Is it all because of baseball? No. But baseball equates to bareback riding more than a person might initially think. Especially as a catcher, Kade learned about reflexes, and how to be mentally prepared to be among the best, time after time.
“When your watching, baseball can be a very slow-moving game,” he explained. “But I think it’s one of the fastest sports as far as reaction time goes. And bareback riding is not far from it.

“I took what I like to call a ‘next-pitch mentality’ to the rodeo. If I get beat, so what? Next pitch. If I make an error, so what? Next pitch. In baseball, the ball is always going to find you,” he added. “In bareback riding if I spur over the neck, so what? You can hold yourself accountable after the ride’s done, but you can’t think about it while it’s happening or you’re probably going to get your head slammed in the dirt. You have to react.”
Kade brought the cowboy attitude to other sports he competed in and an athlete’s mentality to rodeo.
“I always wanted to be tough. College sports taught me to take care of my body,” he said. “When I started rodeoing, I decided that I was going to make it a point to take care of my body better than I ever have.”
He also learned how to lose.
“Baseball, just like rodeo is a very humbling sport,” he said. “It’s a game of failure. If you succeed three out of ten times in the sport of baseball, you’re doing something. If you win first at three out of the ten rodeos you go to, you’re going to have a lot of money won.
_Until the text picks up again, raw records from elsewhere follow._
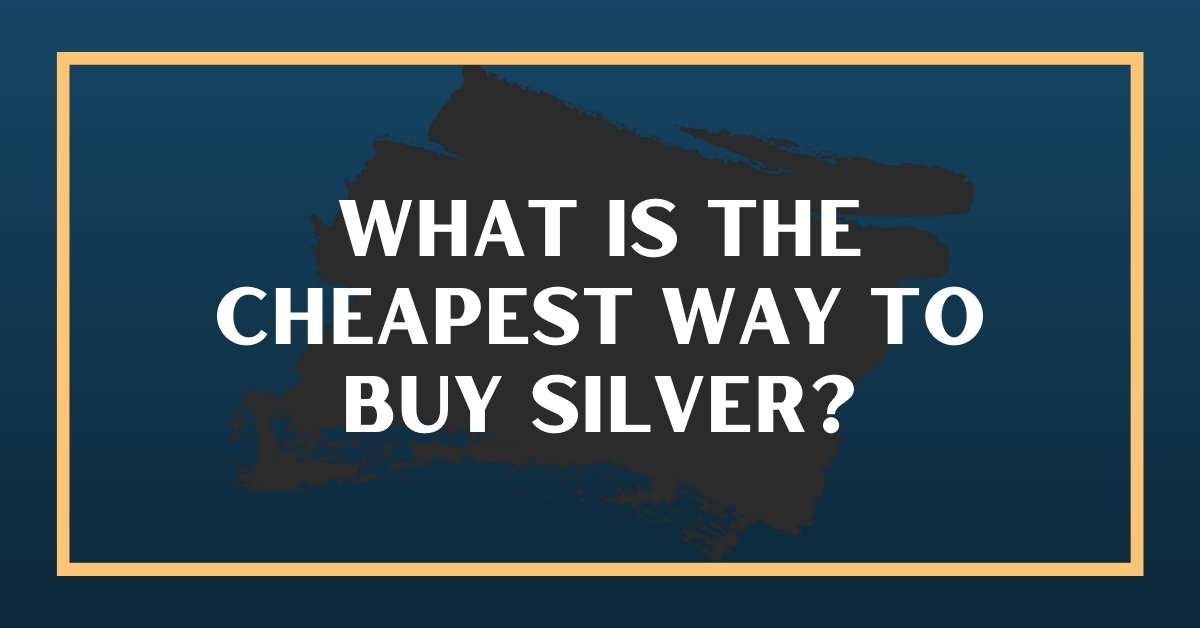 What Is The Cheapest Way To Buy Silver?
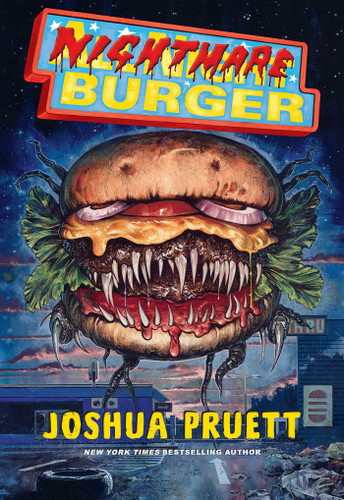 Nightmare Burger by Joshua Pruett, 9798881611378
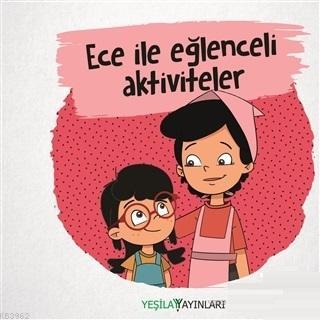 Ece ile Eğlenceli Aktiviteler Kolektif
We all hate losing more than we like winning. That comes with being competitive. And you have to be competitive to be successful.”
Kade has a long list of goals. At the top of that list is one that will serve him well in and out of the arena and it also comes from other sports.
“Not everybody’s career goes exactly as they have planned,” he said. “You don’t always get to live this career as long as you want to. But if my career ended tomorrow, I just hope that at some point I left a positive impact on someone. I hope I left the sport better than I found it. The guys that came before us definitely did and I hope that we’re fortunate to be able to do the same.”